При каждом отделе литературы был целый полк внештатных литконсультантов, которые занимались этой муторной, но доходной поденщиной. В основном литконсультантами были безработные писатели и поэты, но иногда и сами сотрудники редакций подрабатывали таким образом. Каждый прочитанный авторский лист (двадцать четыре машинописные страницы) стоил три рубля. Прихватив из редакции домой пачку зарегистрированных рукописей, посидев пару-тройку вечеров за пишущей машинкой, можно было заработать лишний полтинник, а то и сотню – если хватит сил прочитать двести сорок страниц графоманских текстов.
Писали все – пионеры и ветераны войны, трактористы и доярки, шахтеры и летчики, моряки дальнего плавания и домохозяйки. Но больше всего стихов приходило из мест «не столь отдаленных». Это были самые патриотические, самые чистые с идеологической точки зрения опусы.
Домушники и насильники писали стихи о Ленине, о партии, о победе коммунизма. Как правило, они не стеснялись называть статьи, по которым отбывали срок, прибавляя к этому «неправедно и незаконно осужденный»…
Один пожилой убийца не поленился, пересказал своими словами и записал в столбик текст Гимна Советского Союза. Тетрадный листочек он обвел красивой рамкой из колосков, перевитых красной ленточкой, в одном уголке нарисовал профиль Ленина, в другом – Брежнева, а внизу – серп и молот.
После университета, работая спецкором в популярном молодежном журнале, Лена часто латала финансовые дыры и брала домой рукописи, приходившие в отдел литературы. Но дело было не только в деньгах. Ей нравилось, когда в тоннах словесного мусора неожиданно мелькал слабый проблеск таланта.
Бывало, что литературные творения сопровождались длинными письмами, в которых человек рассказывал всю свою жизнь, изливал душу. Это оказывалось куда интересней самих творений. Как правило, авторы были людьми глубоко одинокими, и несколько корявых четверостиший служили всего лишь поводом высказаться, получить ответ, написать еще.
За годы работы у Лены накопилось сотни три таких вот писем-исповедей, присланных в редакцию и адресованных ей лично. Многие из них она хранила – рука не поднималась выкинуть.
Сейчас, глубокой ночью, она искала в куче старых бумаг несколько писем, присланных когда-то из Тобольска и Тюмени.
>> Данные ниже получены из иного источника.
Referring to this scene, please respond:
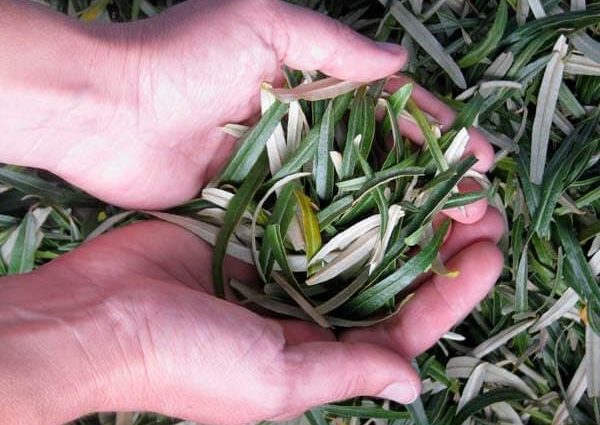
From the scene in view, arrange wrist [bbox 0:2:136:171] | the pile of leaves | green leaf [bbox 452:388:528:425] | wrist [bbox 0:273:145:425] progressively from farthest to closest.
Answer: green leaf [bbox 452:388:528:425]
the pile of leaves
wrist [bbox 0:2:136:171]
wrist [bbox 0:273:145:425]

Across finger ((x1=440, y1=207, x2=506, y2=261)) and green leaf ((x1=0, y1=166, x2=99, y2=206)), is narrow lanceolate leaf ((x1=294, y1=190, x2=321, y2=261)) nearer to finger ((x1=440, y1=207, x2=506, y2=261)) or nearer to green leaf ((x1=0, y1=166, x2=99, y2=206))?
finger ((x1=440, y1=207, x2=506, y2=261))

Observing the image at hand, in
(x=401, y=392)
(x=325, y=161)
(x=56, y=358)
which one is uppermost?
(x=325, y=161)

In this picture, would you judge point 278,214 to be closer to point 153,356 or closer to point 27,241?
point 153,356

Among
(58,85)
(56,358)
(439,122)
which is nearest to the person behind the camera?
(56,358)

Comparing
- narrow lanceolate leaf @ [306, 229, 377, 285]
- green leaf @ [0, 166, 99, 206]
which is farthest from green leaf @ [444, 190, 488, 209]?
green leaf @ [0, 166, 99, 206]

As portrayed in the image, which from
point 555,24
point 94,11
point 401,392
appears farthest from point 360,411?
point 94,11

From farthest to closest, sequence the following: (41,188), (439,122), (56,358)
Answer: (41,188) < (439,122) < (56,358)
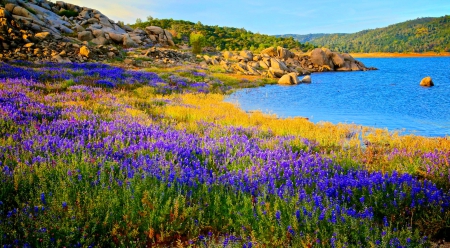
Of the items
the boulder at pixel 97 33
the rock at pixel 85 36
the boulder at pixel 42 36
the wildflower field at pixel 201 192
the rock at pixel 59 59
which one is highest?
the boulder at pixel 97 33

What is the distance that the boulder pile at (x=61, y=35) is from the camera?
22.7 m

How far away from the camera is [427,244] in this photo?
2953 mm

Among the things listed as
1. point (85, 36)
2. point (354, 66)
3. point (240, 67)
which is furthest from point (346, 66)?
point (85, 36)

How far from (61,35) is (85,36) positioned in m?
4.56

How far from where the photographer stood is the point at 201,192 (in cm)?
382

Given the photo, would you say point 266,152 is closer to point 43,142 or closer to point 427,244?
point 427,244

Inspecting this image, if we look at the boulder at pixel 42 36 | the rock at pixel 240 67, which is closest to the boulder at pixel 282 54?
the rock at pixel 240 67

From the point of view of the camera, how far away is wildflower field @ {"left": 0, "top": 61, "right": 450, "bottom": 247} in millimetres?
2949

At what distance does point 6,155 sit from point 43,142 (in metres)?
0.75

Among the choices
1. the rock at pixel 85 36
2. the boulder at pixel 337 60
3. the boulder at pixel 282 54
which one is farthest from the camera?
the boulder at pixel 337 60

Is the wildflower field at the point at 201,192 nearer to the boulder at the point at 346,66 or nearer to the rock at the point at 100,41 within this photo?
the rock at the point at 100,41

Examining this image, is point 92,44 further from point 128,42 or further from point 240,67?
point 240,67

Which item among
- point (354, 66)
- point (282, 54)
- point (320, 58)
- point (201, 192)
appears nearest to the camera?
point (201, 192)

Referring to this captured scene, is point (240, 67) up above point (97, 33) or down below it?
below
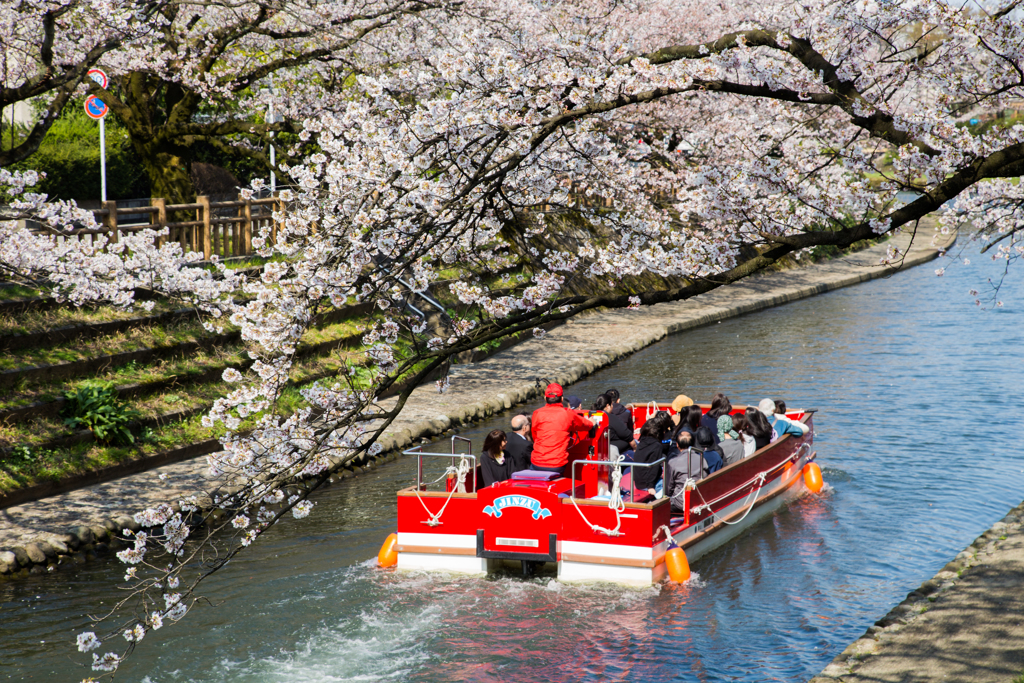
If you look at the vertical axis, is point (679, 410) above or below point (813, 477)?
above

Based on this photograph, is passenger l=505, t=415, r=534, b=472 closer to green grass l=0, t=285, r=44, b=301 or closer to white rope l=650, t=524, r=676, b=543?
white rope l=650, t=524, r=676, b=543

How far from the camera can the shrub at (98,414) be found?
1305 centimetres

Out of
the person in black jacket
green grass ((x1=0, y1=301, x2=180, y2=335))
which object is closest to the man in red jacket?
the person in black jacket

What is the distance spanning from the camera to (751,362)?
21844mm

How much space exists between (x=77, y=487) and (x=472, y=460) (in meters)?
5.53

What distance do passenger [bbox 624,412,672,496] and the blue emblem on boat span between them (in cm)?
125

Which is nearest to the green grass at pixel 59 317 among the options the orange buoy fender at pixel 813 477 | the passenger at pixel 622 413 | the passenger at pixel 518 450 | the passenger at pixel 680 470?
the passenger at pixel 518 450

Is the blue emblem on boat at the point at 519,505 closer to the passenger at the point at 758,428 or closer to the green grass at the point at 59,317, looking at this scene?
the passenger at the point at 758,428

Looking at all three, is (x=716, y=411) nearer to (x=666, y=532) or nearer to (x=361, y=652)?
(x=666, y=532)

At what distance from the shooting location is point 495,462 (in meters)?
10.8

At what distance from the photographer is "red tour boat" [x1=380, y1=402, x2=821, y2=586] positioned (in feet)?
32.3

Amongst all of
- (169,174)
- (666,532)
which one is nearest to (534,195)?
(666,532)

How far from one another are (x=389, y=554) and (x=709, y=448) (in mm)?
4162

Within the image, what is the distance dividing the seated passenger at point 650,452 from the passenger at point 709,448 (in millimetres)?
583
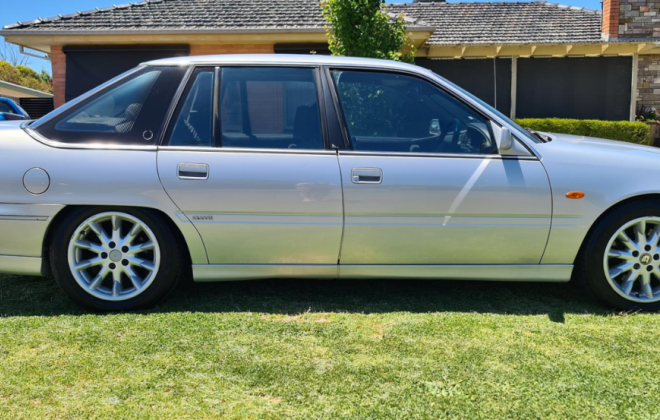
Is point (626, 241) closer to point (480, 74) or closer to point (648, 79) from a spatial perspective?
point (480, 74)

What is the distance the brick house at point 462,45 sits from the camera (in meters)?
12.5

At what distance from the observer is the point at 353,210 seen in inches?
137

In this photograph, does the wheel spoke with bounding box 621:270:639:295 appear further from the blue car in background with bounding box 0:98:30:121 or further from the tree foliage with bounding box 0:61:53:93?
the tree foliage with bounding box 0:61:53:93

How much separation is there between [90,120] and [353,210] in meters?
1.83

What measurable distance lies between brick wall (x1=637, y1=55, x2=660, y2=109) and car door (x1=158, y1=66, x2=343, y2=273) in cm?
1414

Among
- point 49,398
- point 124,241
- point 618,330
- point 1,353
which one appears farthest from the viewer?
point 124,241

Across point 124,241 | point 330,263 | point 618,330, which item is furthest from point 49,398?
point 618,330

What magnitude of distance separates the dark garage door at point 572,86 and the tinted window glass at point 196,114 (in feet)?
40.7

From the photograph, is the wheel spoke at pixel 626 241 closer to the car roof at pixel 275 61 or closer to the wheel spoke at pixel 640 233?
the wheel spoke at pixel 640 233

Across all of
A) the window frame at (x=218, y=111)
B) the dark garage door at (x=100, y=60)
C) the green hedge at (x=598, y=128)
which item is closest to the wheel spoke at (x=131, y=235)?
the window frame at (x=218, y=111)

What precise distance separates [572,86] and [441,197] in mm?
12595

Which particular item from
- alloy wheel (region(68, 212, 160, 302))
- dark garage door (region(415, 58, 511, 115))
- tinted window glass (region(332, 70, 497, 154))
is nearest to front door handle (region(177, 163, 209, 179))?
alloy wheel (region(68, 212, 160, 302))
Одно из них попалось на глаза почти сразу.
«Здравствуйте, уважаемая Елена Николаевна!
Пишет Вам Захарова Надежда Ивановна. Мой сын Олег Захаров, старший лейтенант милиции, давал вам читать свой рассказ. Вы отнеслись к нему по-доброму, прислали подробный ответ. Он прислал вам другой рассказ, а вы опять ответили хорошим письмом. Хотя вы и отказали в публикации, но объяснили ему правильные вещи про литературу. И вот он хотел, чтобы вы ознакомились с другим его рассказом. Уже собирался перепечатать на работе и послать вам, но случилось большое горе.
Сынок мой, Олег, был убит бандитским ножом в сердце. Вот я посылаю вам его последний рассказ. Товарищ его на машинке для вас перепечатал. Пусть будет у вас этот рассказ на память. Раз хотел сынок мой вам прислать, значит, я и высылаю за него.
Всего вам хорошего, здоровья и спокойствия.